Directions. Rewrite everything from the line containing "Choosing among" down to the end of the records, replacing "closest" with "nearest" and keeping everything else the same. Return only those lines.
--- START Extracted records ---
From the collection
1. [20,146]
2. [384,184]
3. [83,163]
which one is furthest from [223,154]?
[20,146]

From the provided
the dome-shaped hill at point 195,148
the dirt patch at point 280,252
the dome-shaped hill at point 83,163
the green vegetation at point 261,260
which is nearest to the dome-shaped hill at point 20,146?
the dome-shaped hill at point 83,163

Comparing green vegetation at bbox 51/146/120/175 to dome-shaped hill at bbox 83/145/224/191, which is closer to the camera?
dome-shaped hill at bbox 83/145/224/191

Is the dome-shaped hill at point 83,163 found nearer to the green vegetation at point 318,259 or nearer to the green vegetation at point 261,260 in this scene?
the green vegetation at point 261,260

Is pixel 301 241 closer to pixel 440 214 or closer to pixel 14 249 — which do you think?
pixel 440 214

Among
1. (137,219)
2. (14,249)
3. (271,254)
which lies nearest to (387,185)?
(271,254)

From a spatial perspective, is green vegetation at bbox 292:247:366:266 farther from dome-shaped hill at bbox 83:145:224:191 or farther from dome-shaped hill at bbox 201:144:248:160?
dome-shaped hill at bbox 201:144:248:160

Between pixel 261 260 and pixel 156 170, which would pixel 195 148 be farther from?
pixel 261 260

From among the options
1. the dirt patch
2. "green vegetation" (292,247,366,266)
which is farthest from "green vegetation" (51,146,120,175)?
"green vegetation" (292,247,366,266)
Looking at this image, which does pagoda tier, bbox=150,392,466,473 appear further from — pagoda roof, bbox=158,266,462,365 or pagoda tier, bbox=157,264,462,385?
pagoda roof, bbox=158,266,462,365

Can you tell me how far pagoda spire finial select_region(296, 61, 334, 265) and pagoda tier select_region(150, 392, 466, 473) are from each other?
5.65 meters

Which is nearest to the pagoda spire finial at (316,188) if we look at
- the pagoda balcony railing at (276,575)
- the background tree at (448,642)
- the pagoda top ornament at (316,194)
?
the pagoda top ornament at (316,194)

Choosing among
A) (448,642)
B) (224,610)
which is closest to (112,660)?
--- END Extracted records ---
Solution to this problem.
Choosing among
A) (448,642)
B) (224,610)
which is nearest to (112,660)?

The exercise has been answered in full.